### What you need to do
Repeat the entries that follow from start to finish, keeping every character.

-------------------------

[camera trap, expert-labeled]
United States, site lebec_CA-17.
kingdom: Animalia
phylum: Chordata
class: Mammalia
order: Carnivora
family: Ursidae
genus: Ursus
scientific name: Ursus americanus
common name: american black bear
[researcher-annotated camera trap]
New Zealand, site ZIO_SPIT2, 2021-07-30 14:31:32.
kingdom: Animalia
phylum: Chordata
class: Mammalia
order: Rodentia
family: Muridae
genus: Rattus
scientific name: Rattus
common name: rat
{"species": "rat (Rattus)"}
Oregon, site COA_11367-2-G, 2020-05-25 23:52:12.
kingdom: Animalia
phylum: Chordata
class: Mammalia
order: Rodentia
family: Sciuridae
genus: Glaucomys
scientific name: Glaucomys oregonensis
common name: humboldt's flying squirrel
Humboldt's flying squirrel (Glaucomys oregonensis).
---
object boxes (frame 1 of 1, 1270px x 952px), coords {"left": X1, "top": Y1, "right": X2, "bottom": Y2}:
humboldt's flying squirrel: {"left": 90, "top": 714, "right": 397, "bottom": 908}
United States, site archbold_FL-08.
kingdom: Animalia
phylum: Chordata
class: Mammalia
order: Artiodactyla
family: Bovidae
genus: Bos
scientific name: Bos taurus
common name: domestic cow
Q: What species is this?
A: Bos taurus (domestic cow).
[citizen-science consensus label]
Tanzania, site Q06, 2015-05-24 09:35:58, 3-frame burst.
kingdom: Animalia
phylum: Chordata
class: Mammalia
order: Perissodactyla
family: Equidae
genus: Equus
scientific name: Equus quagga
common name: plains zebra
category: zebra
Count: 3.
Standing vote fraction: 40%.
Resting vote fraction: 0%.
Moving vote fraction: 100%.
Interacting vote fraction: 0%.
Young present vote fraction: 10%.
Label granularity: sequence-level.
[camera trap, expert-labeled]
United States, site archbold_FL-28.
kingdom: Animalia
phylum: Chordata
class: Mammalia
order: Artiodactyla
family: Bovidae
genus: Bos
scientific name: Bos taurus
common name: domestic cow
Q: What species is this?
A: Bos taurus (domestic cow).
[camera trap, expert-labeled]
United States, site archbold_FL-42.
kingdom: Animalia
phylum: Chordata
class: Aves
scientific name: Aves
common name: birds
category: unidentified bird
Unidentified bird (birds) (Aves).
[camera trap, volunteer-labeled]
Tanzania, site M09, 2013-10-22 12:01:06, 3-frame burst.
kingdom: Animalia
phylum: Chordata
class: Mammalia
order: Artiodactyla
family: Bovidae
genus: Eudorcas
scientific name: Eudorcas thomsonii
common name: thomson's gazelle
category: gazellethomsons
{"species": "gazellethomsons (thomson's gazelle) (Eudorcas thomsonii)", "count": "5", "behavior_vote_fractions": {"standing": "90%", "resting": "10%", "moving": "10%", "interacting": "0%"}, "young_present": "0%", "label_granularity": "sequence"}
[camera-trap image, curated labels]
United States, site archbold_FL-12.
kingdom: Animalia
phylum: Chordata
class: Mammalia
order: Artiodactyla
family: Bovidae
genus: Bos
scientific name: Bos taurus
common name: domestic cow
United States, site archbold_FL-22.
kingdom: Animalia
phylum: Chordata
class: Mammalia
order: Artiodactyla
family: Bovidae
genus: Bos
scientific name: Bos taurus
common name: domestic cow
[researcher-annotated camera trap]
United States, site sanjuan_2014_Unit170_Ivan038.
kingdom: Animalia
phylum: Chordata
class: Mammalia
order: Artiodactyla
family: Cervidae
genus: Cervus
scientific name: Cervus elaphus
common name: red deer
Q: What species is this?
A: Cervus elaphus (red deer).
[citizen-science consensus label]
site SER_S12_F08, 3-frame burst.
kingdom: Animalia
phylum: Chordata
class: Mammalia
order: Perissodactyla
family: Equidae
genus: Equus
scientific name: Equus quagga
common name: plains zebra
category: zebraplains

-------------------------

### Written solution
[camera trap, expert-labeled]
United States, site lebec_CA-17.
kingdom: Animalia
phylum: Chordata
class: Mammalia
order: Carnivora
family: Ursidae
genus: Ursus
scientific name: Ursus americanus
common name: american black bear
[researcher-annotated camera trap]
New Zealand, site ZIO_SPIT2, 2021-07-30 14:31:32.
kingdom: Animalia
phylum: Chordata
class: Mammalia
order: Rodentia
family: Muridae
genus: Rattus
scientific name: Rattus
common name: rat
{"species": "rat (Rattus)"}
Oregon, site COA_11367-2-G, 2020-05-25 23:52:12.
kingdom: Animalia
phylum: Chordata
class: Mammalia
order: Rodentia
family: Sciuridae
genus: Glaucomys
scientific name: Glaucomys oregonensis
common name: humboldt's flying squirrel
Humboldt's flying squirrel (Glaucomys oregonensis).
---
object boxes (frame 1 of 1, 1270px x 952px), coords {"left": X1, "top": Y1, "right": X2, "bottom": Y2}:
humboldt's flying squirrel: {"left": 90, "top": 714, "right": 397, "bottom": 908}
United States, site archbold_FL-08.
kingdom: Animalia
phylum: Chordata
class: Mammalia
order: Artiodactyla
family: Bovidae
genus: Bos
scientific name: Bos taurus
common name: domestic cow
Q: What species is this?
A: Bos taurus (domestic cow).
[citizen-science consensus label]
Tanzania, site Q06, 2015-05-24 09:35:58, 3-frame burst.
kingdom: Animalia
phylum: Chordata
class: Mammalia
order: Perissodactyla
family: Equidae
genus: Equus
scientific name: Equus quagga
common name: plains zebra
category: zebra
Count: 3.
Standing vote fraction: 40%.
Resting vote fraction: 0%.
Moving vote fraction: 100%.
Interacting vote fraction: 0%.
Young present vote fraction: 10%.
Label granularity: sequence-level.
[camera trap, expert-labeled]
United States, site archbold_FL-28.
kingdom: Animalia
phylum: Chordata
class: Mammalia
order: Artiodactyla
family: Bovidae
genus: Bos
scientific name: Bos taurus
common name: domestic cow
Q: What species is this?
A: Bos taurus (domestic cow).
[camera trap, expert-labeled]
United States, site archbold_FL-42.
kingdom: Animalia
phylum: Chordata
class: Aves
scientific name: Aves
common name: birds
category: unidentified bird
Unidentified bird (birds) (Aves).
[camera trap, volunteer-labeled]
Tanzania, site M09, 2013-10-22 12:01:06, 3-frame burst.
kingdom: Animalia
phylum: Chordata
class: Mammalia
order: Artiodactyla
family: Bovidae
genus: Eudorcas
scientific name: Eudorcas thomsonii
common name: thomson's gazelle
category: gazellethomsons
{"species": "gazellethomsons (thomson's gazelle) (Eudorcas thomsonii)", "count": "5", "behavior_vote_fractions": {"standing": "90%", "resting": "10%", "moving": "10%", "interacting": "0%"}, "young_present": "0%", "label_granularity": "sequence"}
[camera-trap image, curated labels]
United States, site archbold_FL-12.
kingdom: Animalia
phylum: Chordata
class: Mammalia
order: Artiodactyla
family: Bovidae
genus: Bos
scientific name: Bos taurus
common name: domestic cow
United States, site archbold_FL-22.
kingdom: Animalia
phylum: Chordata
class: Mammalia
order: Artiodactyla
family: Bovidae
genus: Bos
scientific name: Bos taurus
common name: domestic cow
[researcher-annotated camera trap]
United States, site sanjuan_2014_Unit170_Ivan038.
kingdom: Animalia
phylum: Chordata
class: Mammalia
order: Artiodactyla
family: Cervidae
genus: Cervus
scientific name: Cervus elaphus
common name: red deer
Q: What species is this?
A: Cervus elaphus (red deer).
[citizen-science consensus label]
site SER_S12_F08, 3-frame burst.
kingdom: Animalia
phylum: Chordata
class: Mammalia
order: Perissodactyla
family: Equidae
genus: Equus
scientific name: Equus quagga
common name: plains zebra
category: zebraplains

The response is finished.